Nous collaborons avec la Région Martinique et l’Etat sur la Maison des Entreprises, en réhabilitant des réseaux dans les zones d’activité existantes, en créant les conditions favorables à un Eco Parc consacré à la biodiversité ; en prenant en charge une voie interzone au Lamentin, ou en travaillant à l’élargissement du périmètre portuaire à la Pointe Des Grives.

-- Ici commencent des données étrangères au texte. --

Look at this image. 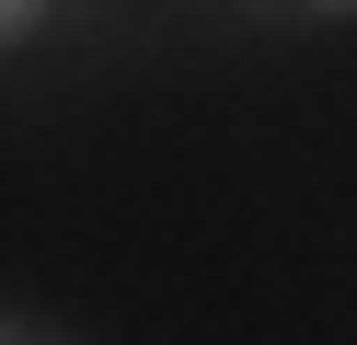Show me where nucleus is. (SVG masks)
Returning a JSON list of instances; mask_svg holds the SVG:
<instances>
[{
    "label": "nucleus",
    "mask_w": 357,
    "mask_h": 345,
    "mask_svg": "<svg viewBox=\"0 0 357 345\" xmlns=\"http://www.w3.org/2000/svg\"><path fill=\"white\" fill-rule=\"evenodd\" d=\"M47 12H58V0H0V46H24V35H35Z\"/></svg>",
    "instance_id": "obj_1"
},
{
    "label": "nucleus",
    "mask_w": 357,
    "mask_h": 345,
    "mask_svg": "<svg viewBox=\"0 0 357 345\" xmlns=\"http://www.w3.org/2000/svg\"><path fill=\"white\" fill-rule=\"evenodd\" d=\"M12 334H35V322H0V345H12Z\"/></svg>",
    "instance_id": "obj_3"
},
{
    "label": "nucleus",
    "mask_w": 357,
    "mask_h": 345,
    "mask_svg": "<svg viewBox=\"0 0 357 345\" xmlns=\"http://www.w3.org/2000/svg\"><path fill=\"white\" fill-rule=\"evenodd\" d=\"M288 12H311V23H357V0H288Z\"/></svg>",
    "instance_id": "obj_2"
}]
</instances>
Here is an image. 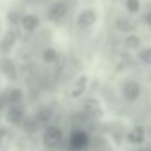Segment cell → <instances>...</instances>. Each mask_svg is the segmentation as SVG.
I'll use <instances>...</instances> for the list:
<instances>
[{
  "instance_id": "obj_1",
  "label": "cell",
  "mask_w": 151,
  "mask_h": 151,
  "mask_svg": "<svg viewBox=\"0 0 151 151\" xmlns=\"http://www.w3.org/2000/svg\"><path fill=\"white\" fill-rule=\"evenodd\" d=\"M91 145V135L82 127H74L69 133L65 142L66 151H89Z\"/></svg>"
},
{
  "instance_id": "obj_2",
  "label": "cell",
  "mask_w": 151,
  "mask_h": 151,
  "mask_svg": "<svg viewBox=\"0 0 151 151\" xmlns=\"http://www.w3.org/2000/svg\"><path fill=\"white\" fill-rule=\"evenodd\" d=\"M65 141L64 137V131L61 127L56 125H48L45 126L44 131H42V137H41V142L42 146L47 150H56L61 146Z\"/></svg>"
},
{
  "instance_id": "obj_3",
  "label": "cell",
  "mask_w": 151,
  "mask_h": 151,
  "mask_svg": "<svg viewBox=\"0 0 151 151\" xmlns=\"http://www.w3.org/2000/svg\"><path fill=\"white\" fill-rule=\"evenodd\" d=\"M25 117L27 110L23 104L9 105L4 111V118L7 121V123H9L11 126H15V127H20V125L23 123Z\"/></svg>"
},
{
  "instance_id": "obj_4",
  "label": "cell",
  "mask_w": 151,
  "mask_h": 151,
  "mask_svg": "<svg viewBox=\"0 0 151 151\" xmlns=\"http://www.w3.org/2000/svg\"><path fill=\"white\" fill-rule=\"evenodd\" d=\"M121 91H122V97L126 102L134 104V102H137L141 98L142 85L137 80H127L123 82Z\"/></svg>"
},
{
  "instance_id": "obj_5",
  "label": "cell",
  "mask_w": 151,
  "mask_h": 151,
  "mask_svg": "<svg viewBox=\"0 0 151 151\" xmlns=\"http://www.w3.org/2000/svg\"><path fill=\"white\" fill-rule=\"evenodd\" d=\"M83 113H85L88 119H101L104 115V109L96 97H89L83 104Z\"/></svg>"
},
{
  "instance_id": "obj_6",
  "label": "cell",
  "mask_w": 151,
  "mask_h": 151,
  "mask_svg": "<svg viewBox=\"0 0 151 151\" xmlns=\"http://www.w3.org/2000/svg\"><path fill=\"white\" fill-rule=\"evenodd\" d=\"M98 20V15L93 8H85L76 17V25L81 29H89Z\"/></svg>"
},
{
  "instance_id": "obj_7",
  "label": "cell",
  "mask_w": 151,
  "mask_h": 151,
  "mask_svg": "<svg viewBox=\"0 0 151 151\" xmlns=\"http://www.w3.org/2000/svg\"><path fill=\"white\" fill-rule=\"evenodd\" d=\"M0 73L4 76L8 81L15 82L19 77V72H17V66L16 63L8 56L0 58Z\"/></svg>"
},
{
  "instance_id": "obj_8",
  "label": "cell",
  "mask_w": 151,
  "mask_h": 151,
  "mask_svg": "<svg viewBox=\"0 0 151 151\" xmlns=\"http://www.w3.org/2000/svg\"><path fill=\"white\" fill-rule=\"evenodd\" d=\"M16 41H17V33L13 29H8L0 39V53L3 56H8L15 48Z\"/></svg>"
},
{
  "instance_id": "obj_9",
  "label": "cell",
  "mask_w": 151,
  "mask_h": 151,
  "mask_svg": "<svg viewBox=\"0 0 151 151\" xmlns=\"http://www.w3.org/2000/svg\"><path fill=\"white\" fill-rule=\"evenodd\" d=\"M68 5H66V3L61 1V0H57V1L52 3V4L49 5V8H48V19L52 21H60L63 20L64 17L66 16V13H68Z\"/></svg>"
},
{
  "instance_id": "obj_10",
  "label": "cell",
  "mask_w": 151,
  "mask_h": 151,
  "mask_svg": "<svg viewBox=\"0 0 151 151\" xmlns=\"http://www.w3.org/2000/svg\"><path fill=\"white\" fill-rule=\"evenodd\" d=\"M126 141H127V143L133 145V146H141V145H143L145 141H146V129L142 125L134 126L126 134Z\"/></svg>"
},
{
  "instance_id": "obj_11",
  "label": "cell",
  "mask_w": 151,
  "mask_h": 151,
  "mask_svg": "<svg viewBox=\"0 0 151 151\" xmlns=\"http://www.w3.org/2000/svg\"><path fill=\"white\" fill-rule=\"evenodd\" d=\"M20 27L28 33L35 32L40 27V19L39 16L33 15V13H27V15L21 16L20 20Z\"/></svg>"
},
{
  "instance_id": "obj_12",
  "label": "cell",
  "mask_w": 151,
  "mask_h": 151,
  "mask_svg": "<svg viewBox=\"0 0 151 151\" xmlns=\"http://www.w3.org/2000/svg\"><path fill=\"white\" fill-rule=\"evenodd\" d=\"M40 126L41 125L37 122V119L33 115H27V117L24 118L23 123L20 125V127H21V130H23V133L27 134V135H35V134L40 130Z\"/></svg>"
},
{
  "instance_id": "obj_13",
  "label": "cell",
  "mask_w": 151,
  "mask_h": 151,
  "mask_svg": "<svg viewBox=\"0 0 151 151\" xmlns=\"http://www.w3.org/2000/svg\"><path fill=\"white\" fill-rule=\"evenodd\" d=\"M115 28L121 33H134L135 31V24L127 16H118L115 20Z\"/></svg>"
},
{
  "instance_id": "obj_14",
  "label": "cell",
  "mask_w": 151,
  "mask_h": 151,
  "mask_svg": "<svg viewBox=\"0 0 151 151\" xmlns=\"http://www.w3.org/2000/svg\"><path fill=\"white\" fill-rule=\"evenodd\" d=\"M5 94H7L8 106H9V105L23 104L24 97H25L23 89H20V88H11V89H8V90H5Z\"/></svg>"
},
{
  "instance_id": "obj_15",
  "label": "cell",
  "mask_w": 151,
  "mask_h": 151,
  "mask_svg": "<svg viewBox=\"0 0 151 151\" xmlns=\"http://www.w3.org/2000/svg\"><path fill=\"white\" fill-rule=\"evenodd\" d=\"M33 117L36 118L37 122H39L40 125H47L48 126V123H49L53 118V110L48 106H42L35 113Z\"/></svg>"
},
{
  "instance_id": "obj_16",
  "label": "cell",
  "mask_w": 151,
  "mask_h": 151,
  "mask_svg": "<svg viewBox=\"0 0 151 151\" xmlns=\"http://www.w3.org/2000/svg\"><path fill=\"white\" fill-rule=\"evenodd\" d=\"M33 143H32V135H23L17 137L15 141V149L17 151H32Z\"/></svg>"
},
{
  "instance_id": "obj_17",
  "label": "cell",
  "mask_w": 151,
  "mask_h": 151,
  "mask_svg": "<svg viewBox=\"0 0 151 151\" xmlns=\"http://www.w3.org/2000/svg\"><path fill=\"white\" fill-rule=\"evenodd\" d=\"M86 86H88V77H86V76H81V77L77 80V82H76L70 96L73 97V98L81 97L83 94V91L86 90Z\"/></svg>"
},
{
  "instance_id": "obj_18",
  "label": "cell",
  "mask_w": 151,
  "mask_h": 151,
  "mask_svg": "<svg viewBox=\"0 0 151 151\" xmlns=\"http://www.w3.org/2000/svg\"><path fill=\"white\" fill-rule=\"evenodd\" d=\"M41 58L45 64H55L56 61L58 60L57 49H55V48H52V47L44 48V50H42V53H41Z\"/></svg>"
},
{
  "instance_id": "obj_19",
  "label": "cell",
  "mask_w": 151,
  "mask_h": 151,
  "mask_svg": "<svg viewBox=\"0 0 151 151\" xmlns=\"http://www.w3.org/2000/svg\"><path fill=\"white\" fill-rule=\"evenodd\" d=\"M142 44V40L138 35L135 33H129V36L125 39V47L130 50H135L141 47Z\"/></svg>"
},
{
  "instance_id": "obj_20",
  "label": "cell",
  "mask_w": 151,
  "mask_h": 151,
  "mask_svg": "<svg viewBox=\"0 0 151 151\" xmlns=\"http://www.w3.org/2000/svg\"><path fill=\"white\" fill-rule=\"evenodd\" d=\"M138 60L145 65H151V47L142 48L138 52Z\"/></svg>"
},
{
  "instance_id": "obj_21",
  "label": "cell",
  "mask_w": 151,
  "mask_h": 151,
  "mask_svg": "<svg viewBox=\"0 0 151 151\" xmlns=\"http://www.w3.org/2000/svg\"><path fill=\"white\" fill-rule=\"evenodd\" d=\"M125 7L129 13L135 15V13H138L141 11V0H126Z\"/></svg>"
},
{
  "instance_id": "obj_22",
  "label": "cell",
  "mask_w": 151,
  "mask_h": 151,
  "mask_svg": "<svg viewBox=\"0 0 151 151\" xmlns=\"http://www.w3.org/2000/svg\"><path fill=\"white\" fill-rule=\"evenodd\" d=\"M7 20L11 25H20V20H21V15L16 11H12L7 15Z\"/></svg>"
},
{
  "instance_id": "obj_23",
  "label": "cell",
  "mask_w": 151,
  "mask_h": 151,
  "mask_svg": "<svg viewBox=\"0 0 151 151\" xmlns=\"http://www.w3.org/2000/svg\"><path fill=\"white\" fill-rule=\"evenodd\" d=\"M7 107H8L7 94H5V90H3L0 91V113H4Z\"/></svg>"
},
{
  "instance_id": "obj_24",
  "label": "cell",
  "mask_w": 151,
  "mask_h": 151,
  "mask_svg": "<svg viewBox=\"0 0 151 151\" xmlns=\"http://www.w3.org/2000/svg\"><path fill=\"white\" fill-rule=\"evenodd\" d=\"M145 21H146V24L149 27H151V9L147 12V15L145 16Z\"/></svg>"
},
{
  "instance_id": "obj_25",
  "label": "cell",
  "mask_w": 151,
  "mask_h": 151,
  "mask_svg": "<svg viewBox=\"0 0 151 151\" xmlns=\"http://www.w3.org/2000/svg\"><path fill=\"white\" fill-rule=\"evenodd\" d=\"M138 151H151V147H141Z\"/></svg>"
}]
</instances>
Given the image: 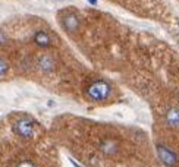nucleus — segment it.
<instances>
[{"label": "nucleus", "instance_id": "nucleus-2", "mask_svg": "<svg viewBox=\"0 0 179 167\" xmlns=\"http://www.w3.org/2000/svg\"><path fill=\"white\" fill-rule=\"evenodd\" d=\"M12 129L13 132L22 136L25 139H29L34 136V120L32 119H27V117H21V119L15 120L13 125H12Z\"/></svg>", "mask_w": 179, "mask_h": 167}, {"label": "nucleus", "instance_id": "nucleus-4", "mask_svg": "<svg viewBox=\"0 0 179 167\" xmlns=\"http://www.w3.org/2000/svg\"><path fill=\"white\" fill-rule=\"evenodd\" d=\"M100 151H102L104 155H116L119 153V144L113 139H104L100 145Z\"/></svg>", "mask_w": 179, "mask_h": 167}, {"label": "nucleus", "instance_id": "nucleus-6", "mask_svg": "<svg viewBox=\"0 0 179 167\" xmlns=\"http://www.w3.org/2000/svg\"><path fill=\"white\" fill-rule=\"evenodd\" d=\"M63 25H65V28L68 29V31L73 32V31L78 28L79 22H78V18H77V16L71 13V15H68V16L65 18V21H63Z\"/></svg>", "mask_w": 179, "mask_h": 167}, {"label": "nucleus", "instance_id": "nucleus-9", "mask_svg": "<svg viewBox=\"0 0 179 167\" xmlns=\"http://www.w3.org/2000/svg\"><path fill=\"white\" fill-rule=\"evenodd\" d=\"M18 167H35L34 163H31V161H22Z\"/></svg>", "mask_w": 179, "mask_h": 167}, {"label": "nucleus", "instance_id": "nucleus-10", "mask_svg": "<svg viewBox=\"0 0 179 167\" xmlns=\"http://www.w3.org/2000/svg\"><path fill=\"white\" fill-rule=\"evenodd\" d=\"M6 67H7L6 66V60L5 59H2V76H5L6 75Z\"/></svg>", "mask_w": 179, "mask_h": 167}, {"label": "nucleus", "instance_id": "nucleus-11", "mask_svg": "<svg viewBox=\"0 0 179 167\" xmlns=\"http://www.w3.org/2000/svg\"><path fill=\"white\" fill-rule=\"evenodd\" d=\"M69 161L72 163V164H73V166H75V167H82V166H81V164H78V163L75 161V160H73V158H69Z\"/></svg>", "mask_w": 179, "mask_h": 167}, {"label": "nucleus", "instance_id": "nucleus-3", "mask_svg": "<svg viewBox=\"0 0 179 167\" xmlns=\"http://www.w3.org/2000/svg\"><path fill=\"white\" fill-rule=\"evenodd\" d=\"M157 153H159V157L163 164L169 167H173L178 164V155L170 148L165 147V145H157Z\"/></svg>", "mask_w": 179, "mask_h": 167}, {"label": "nucleus", "instance_id": "nucleus-1", "mask_svg": "<svg viewBox=\"0 0 179 167\" xmlns=\"http://www.w3.org/2000/svg\"><path fill=\"white\" fill-rule=\"evenodd\" d=\"M87 96L94 101H104L112 96V85L106 81H94L87 88Z\"/></svg>", "mask_w": 179, "mask_h": 167}, {"label": "nucleus", "instance_id": "nucleus-8", "mask_svg": "<svg viewBox=\"0 0 179 167\" xmlns=\"http://www.w3.org/2000/svg\"><path fill=\"white\" fill-rule=\"evenodd\" d=\"M53 66H54L53 60L48 57V56H44V57L41 59V62H40V67H41V69H43L44 72L52 71V69H53Z\"/></svg>", "mask_w": 179, "mask_h": 167}, {"label": "nucleus", "instance_id": "nucleus-5", "mask_svg": "<svg viewBox=\"0 0 179 167\" xmlns=\"http://www.w3.org/2000/svg\"><path fill=\"white\" fill-rule=\"evenodd\" d=\"M34 41L38 44L40 47H43V48H47L48 46H50V43H52V41H50V37H48L44 31H38V32L35 34Z\"/></svg>", "mask_w": 179, "mask_h": 167}, {"label": "nucleus", "instance_id": "nucleus-12", "mask_svg": "<svg viewBox=\"0 0 179 167\" xmlns=\"http://www.w3.org/2000/svg\"><path fill=\"white\" fill-rule=\"evenodd\" d=\"M88 3H90V5H92V6H96L97 5V0H88Z\"/></svg>", "mask_w": 179, "mask_h": 167}, {"label": "nucleus", "instance_id": "nucleus-7", "mask_svg": "<svg viewBox=\"0 0 179 167\" xmlns=\"http://www.w3.org/2000/svg\"><path fill=\"white\" fill-rule=\"evenodd\" d=\"M166 120L169 122L170 125L173 126H178L179 125V110L178 109H170L166 115Z\"/></svg>", "mask_w": 179, "mask_h": 167}]
</instances>
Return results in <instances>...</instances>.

Nous allons prochainement commencer la construction du Pôle Consulaire de formation. Nous avons enrichi l’offre de formation locale, avec la diversification de notre offre de formation continue et en alternance, mais aussi la création, au sein de l’EGC, d’un Bachelor Chef de projet en marketing Internet. Nous avons également renforcé notre partenariat avec HEC sur la formation continue et préparons un Master Business Caraïbe (EGC).

Nous avons rapproché la Chambre de Commerce et d’Industrie du grand public avec l’organisation de la Nuit de l’Orientation et le succès de MadinExpo.

Nous avons rapproché le fonctionnement même de la CCI des besoins des entreprises en ouvrant nos locaux dorénavant le mercredi et le vendredi après-midi, et en élargissant notre offre de prestations.

 

Quelle vision du futur portez-vous auprès des entrepreneurs ?

Le cycle économique entamé depuis 5 ans est d’une amplitude inégalée, avec une baisse du PIB de 6,3% en 2009, ou une chute de 25% du marché du BTP. Il faut rendre hommage et surtout soutenir tous ces hommes et femmes qui œuvrent au quotidien pour faire vivre l’entreprise ultramarine et assurer nos emplois. Mais comme toute transition, celle-ci peut nous apporter des améliorations porteuses d’avenir. Cela suppose de remettre en cause certains acquis et certaines habitudes. Les outre-mer doivent défendre leurs intérêts ensemble : c’est pourquoi nous fédérons nos efforts avec les CCI d’Outre- Mer au sein d’une Association créée depuis le début de notre mandature. Mais, nous devons également trouver le courage de faire des arbitrages économes en fonds publics, de redéfinir ou fusionner les structures qui le peuvent et de concentrer les efforts sur le véritable pourvoyeur d’emplois : l’Entreprise.